Supreme Court Widens Gap Between Investor Protection and SEC Enforcement


Is punishment an acceptable replacement for reparation? Is it sufficient fidelity to the securities laws for participants in a fraud to be prosecuted but not held accountable to the victims of their criminal behavior? According to the U.S. Supreme Court, the unfortunate answer is yes.

In a 5-4 decision handed down on June 14, 2011, the Court held that mutual fund investors do not have a right of action under Rule 10b-5 to parties other than the issuer for fraudulent disclosures of risk. The decision does mean that the other participants have not committed securities law violations. Rather, it merely shields them from liability for their conduct. As a result, the victims of the misbehavior by non-issuing parties are foreclosed from seeking compensation for their losses even if the perpetrators admit that they engaged in misconduct.
In Janus Capital Group, Inc. v.

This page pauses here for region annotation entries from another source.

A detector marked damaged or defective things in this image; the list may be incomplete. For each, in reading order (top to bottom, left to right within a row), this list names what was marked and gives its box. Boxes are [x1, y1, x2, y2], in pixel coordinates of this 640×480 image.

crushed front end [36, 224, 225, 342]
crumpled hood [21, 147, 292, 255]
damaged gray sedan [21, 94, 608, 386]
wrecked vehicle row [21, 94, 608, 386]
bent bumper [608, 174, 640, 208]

First Derivative Traders, the Court narrowed the application of Rule 10b-5, which makes it illegal for "any person, directly or indirectly. . .[t]o make any untrue statement of material fact" in connection with the purchase or sale of a security. In that case, shareholders in a Janus mutual fund sued Janus Capital Management LLC, the management company for the fund, in connection with alleged fraudulent disclosures in the fund's prospectus. The plaintiffs alleged that the management company participated in the preparation of the misleading prospectus, and was liable for their losses resulting from the fraudulent disclosures. In an impressive display of linguistic gymnastics, the Court focused on the meaning of the phrase "make any untrue statement" in Rule 10b-5. Rejecting the arguments of the investors as well as the arguments of the SEC itself, the majority adopted a restrictive definition of the phrase, limiting its reach only to those who had ultimate legal control over the content of the prospectus. Because the management company did not "issue" the prospectus, it cannot be held liable for the investors' resulting damages, even if the management company drafted the misleading disclosure that appeared in the prospectus. While they may be guilty, they are not responsible.

The Court's decision does not exonerate the non-issuing participants, and it does not inhibit the SEC's ability to bring regulatory enforcement actions against them for their misconduct. Instead, the Janus ruling is just the latest in a string of opinions by the Court that impede the securities laws from protecting the very investors for whose benefit the laws were enacted.